Captioned web image data:
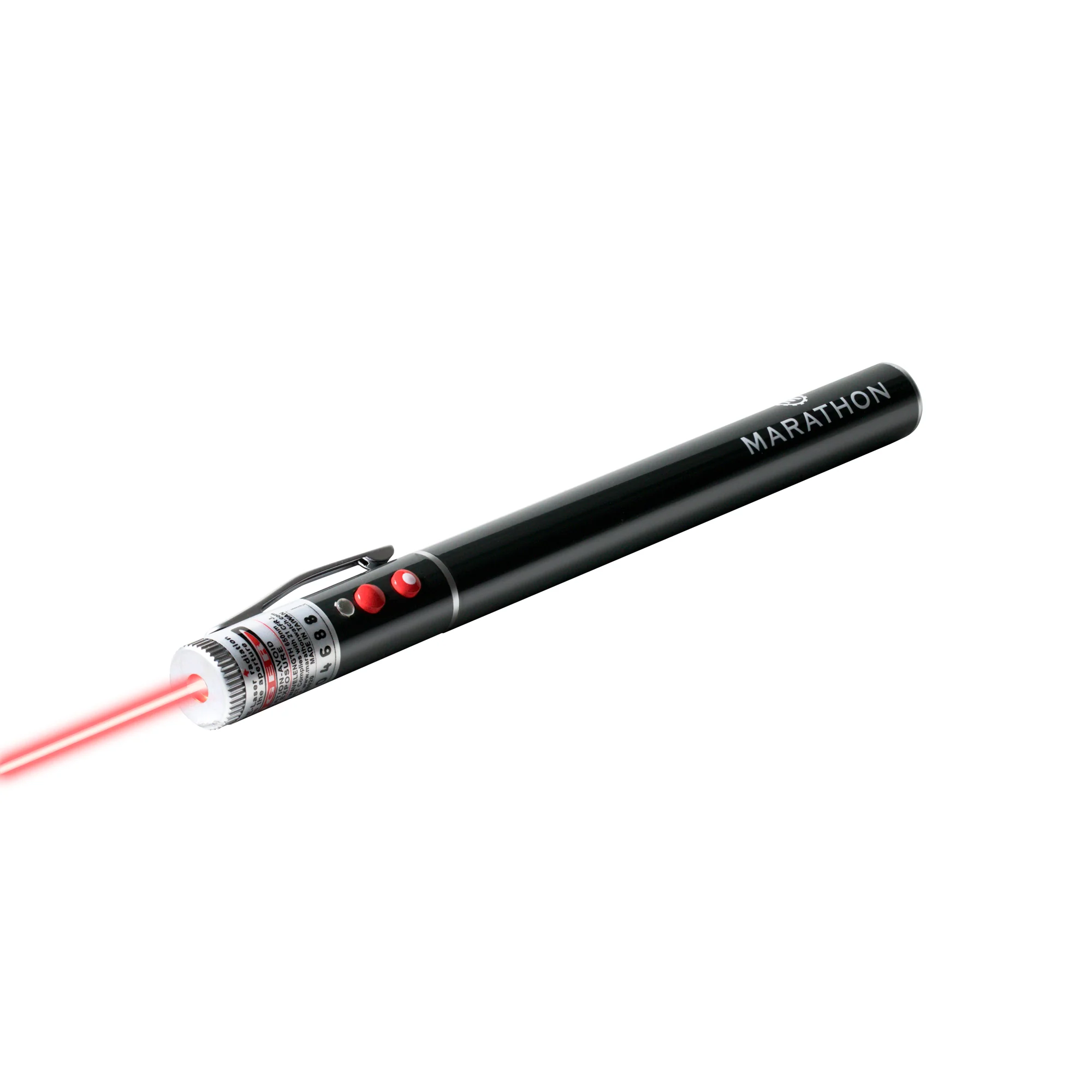 Red Laser Pointer with Blink Mode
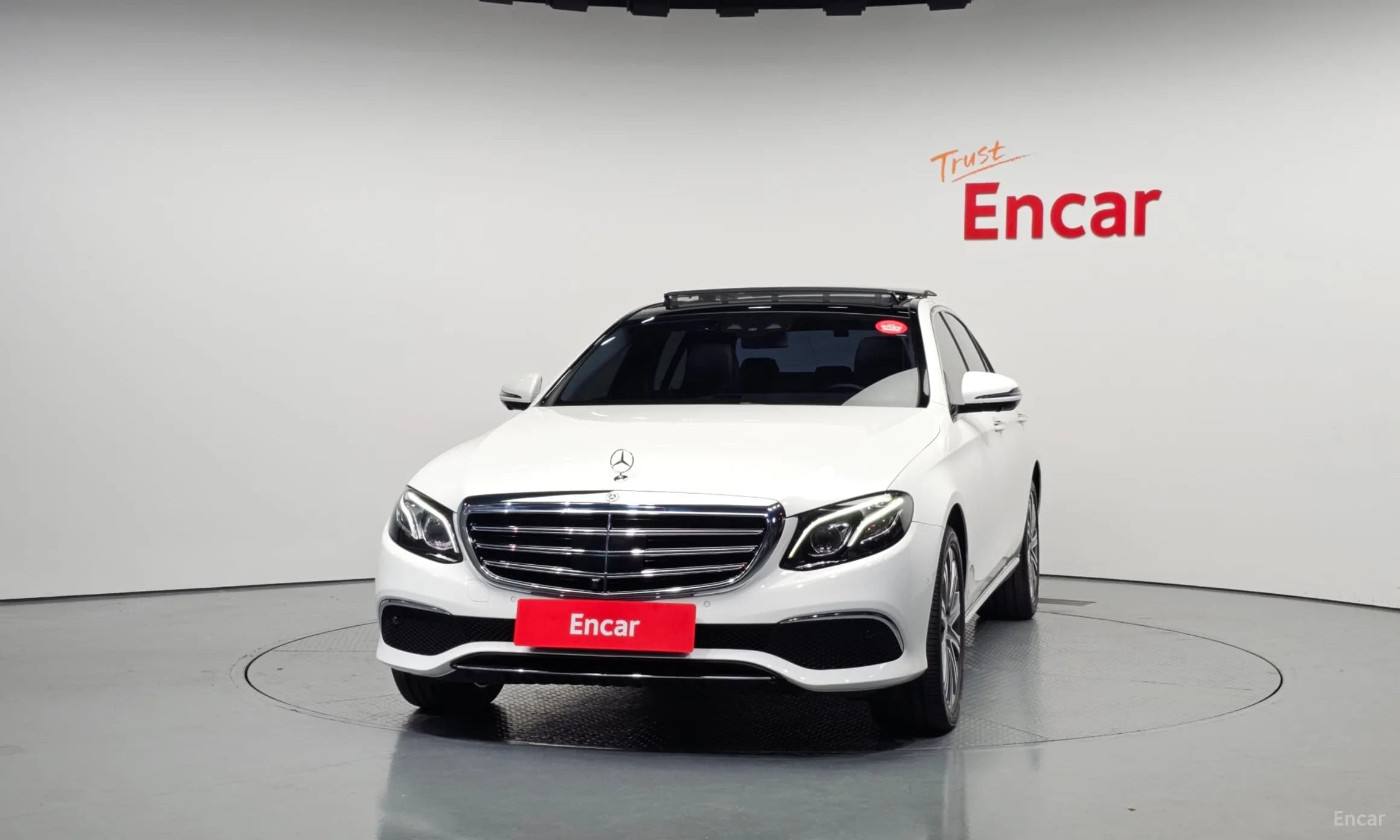 E-Class W213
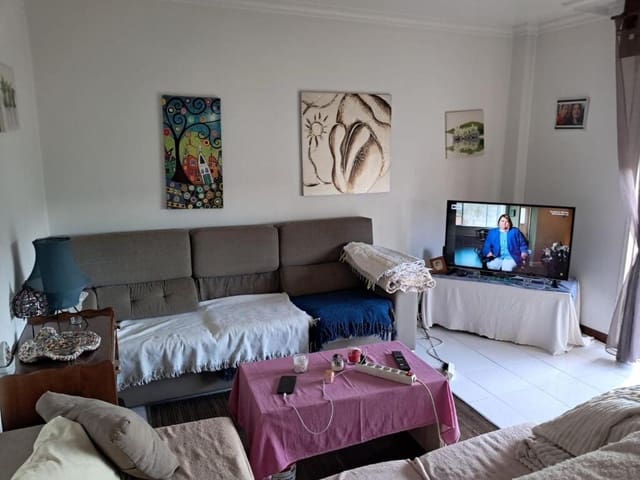 3 Zimmer Apartment zu verkaufen in Ponteareas mit Garage - 90.000 € (Ref: 9173522)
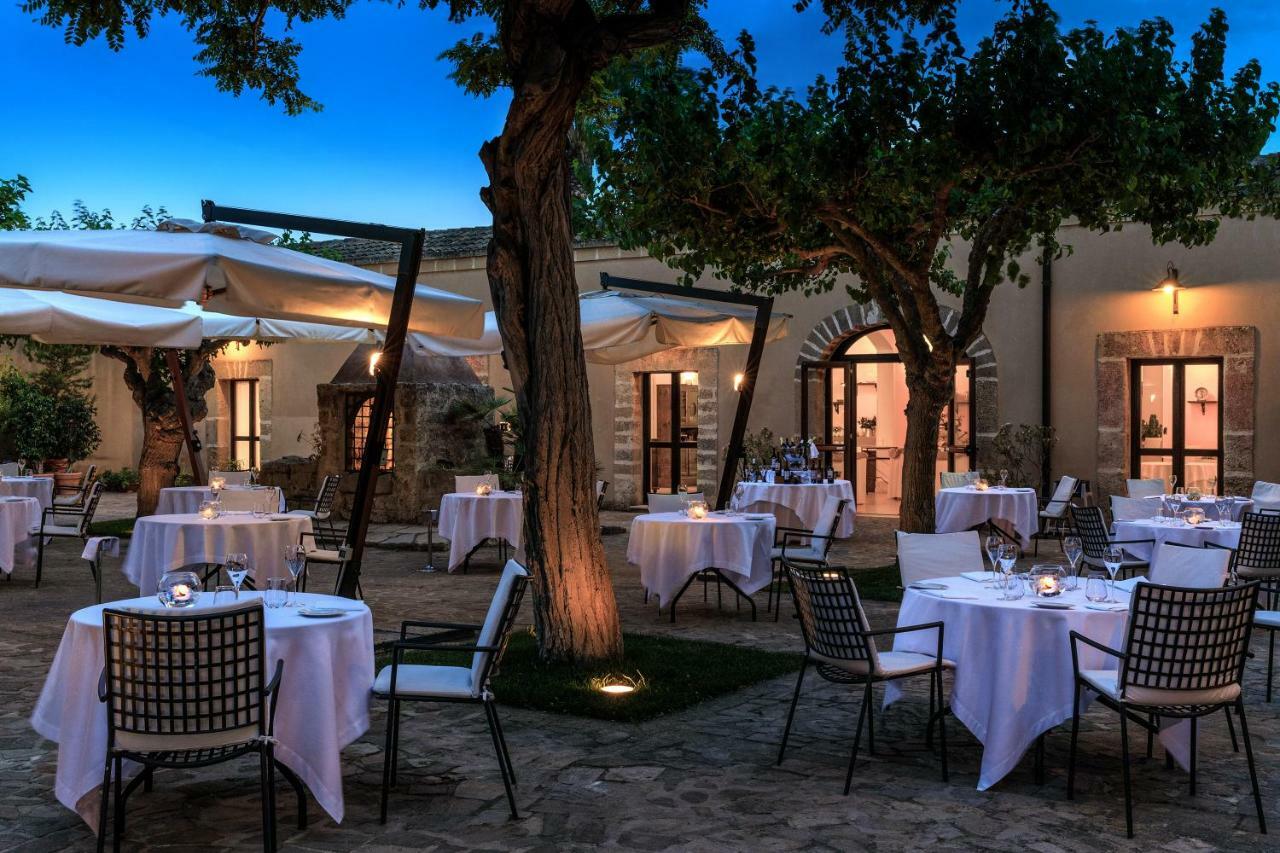 Hotel Baglio Oneto Dei Principi Di San Lorenzo - Luxury Wine Resort Marsala Exterior foto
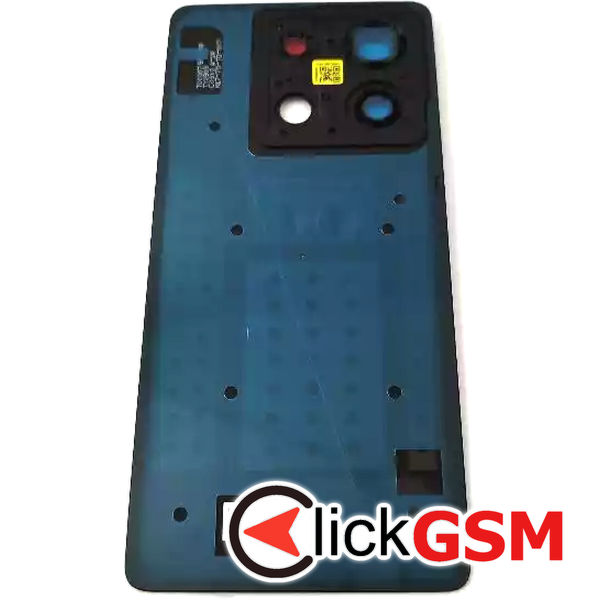 Piesa Piesa Capac Spate Blue Xiaomi  125s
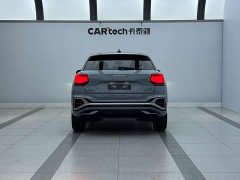 Audi Q2L 35 TFSI Version - ფოტო 3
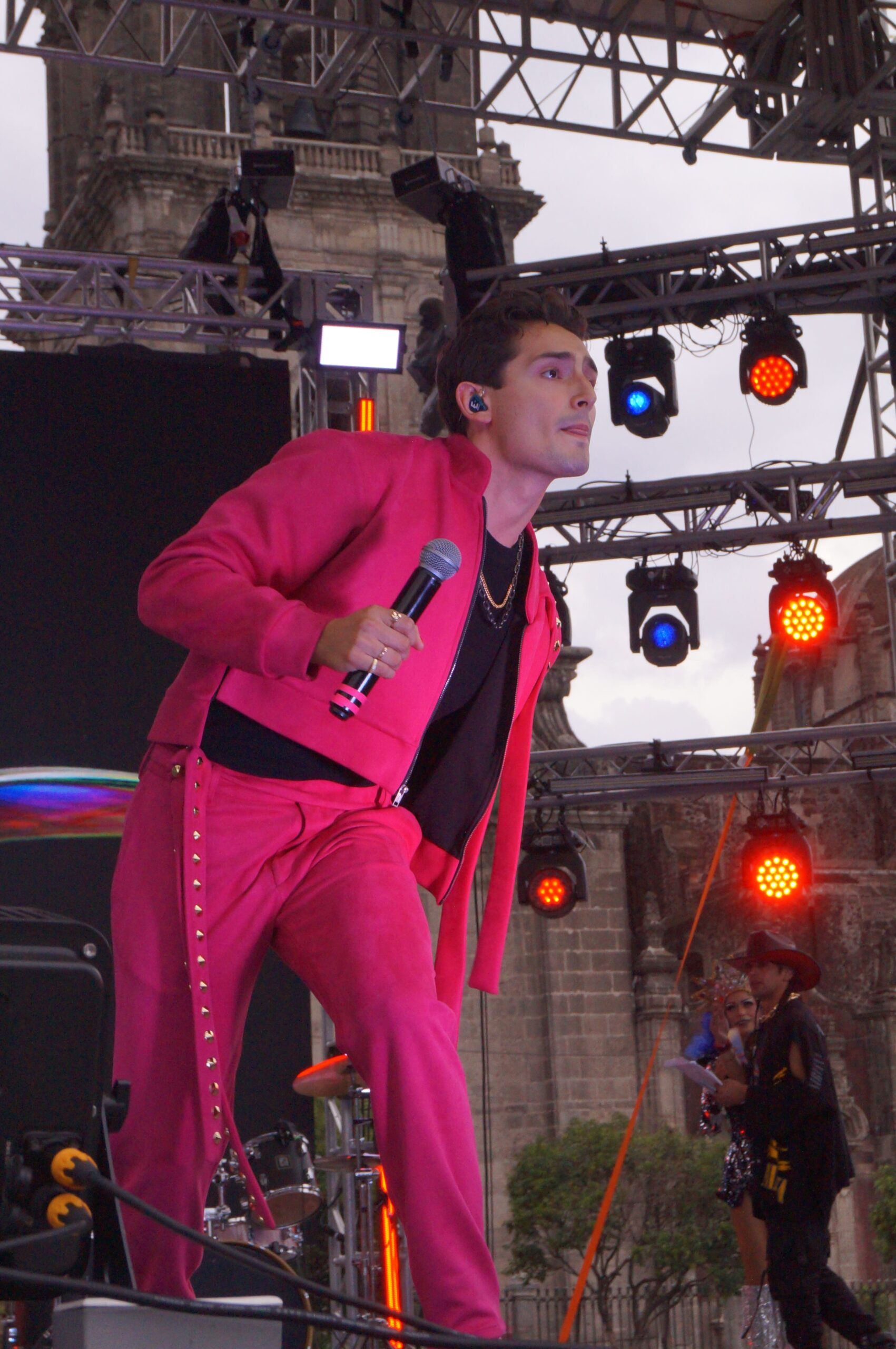 Emilio y romina (1)
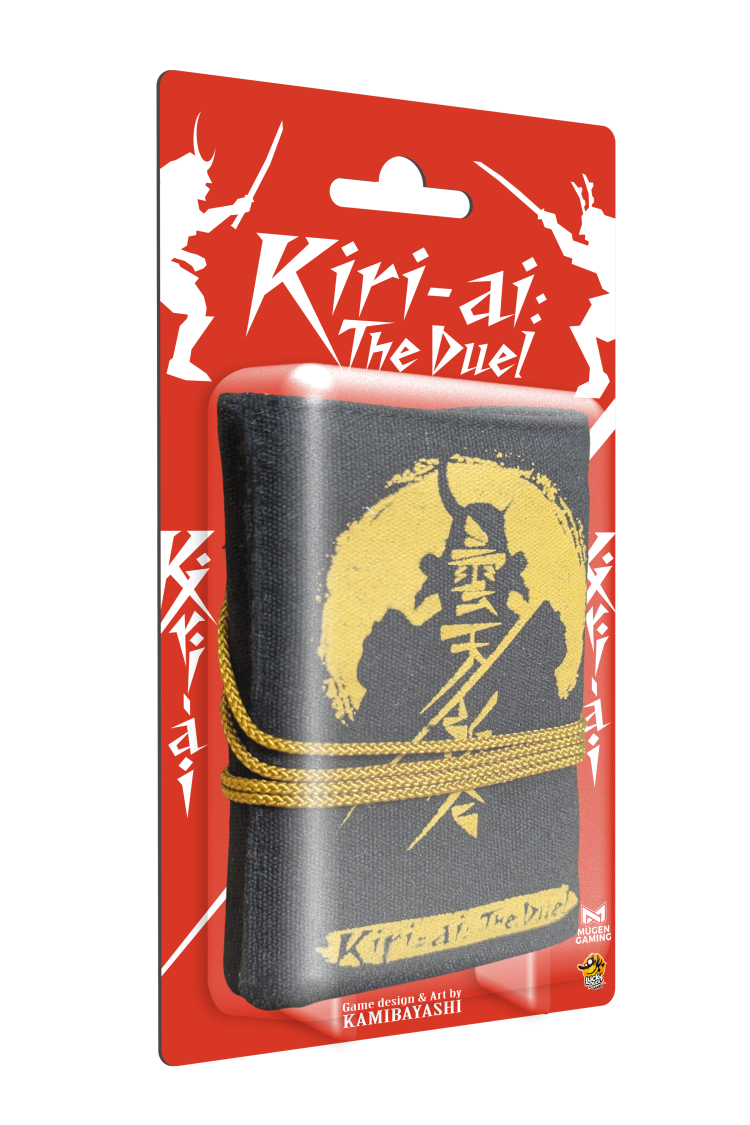 KIRI AI: THE DUEL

PROBLEM STATEMENT
Your copy should restate every record word for word and contain no pictures.

REPLY TO THE EXERCISE
 Red Laser Pointer with Blink Mode
 E-Class W213
 3 Zimmer Apartment zu verkaufen in Ponteareas mit Garage - 90.000 € (Ref: 9173522)
 Hotel Baglio Oneto Dei Principi Di San Lorenzo - Luxury Wine Resort Marsala Exterior foto
 Piesa Piesa Capac Spate Blue Xiaomi  125s
 Audi Q2L 35 TFSI Version - ფოტო 3
 Emilio y romina (1)
 KIRI AI: THE DUEL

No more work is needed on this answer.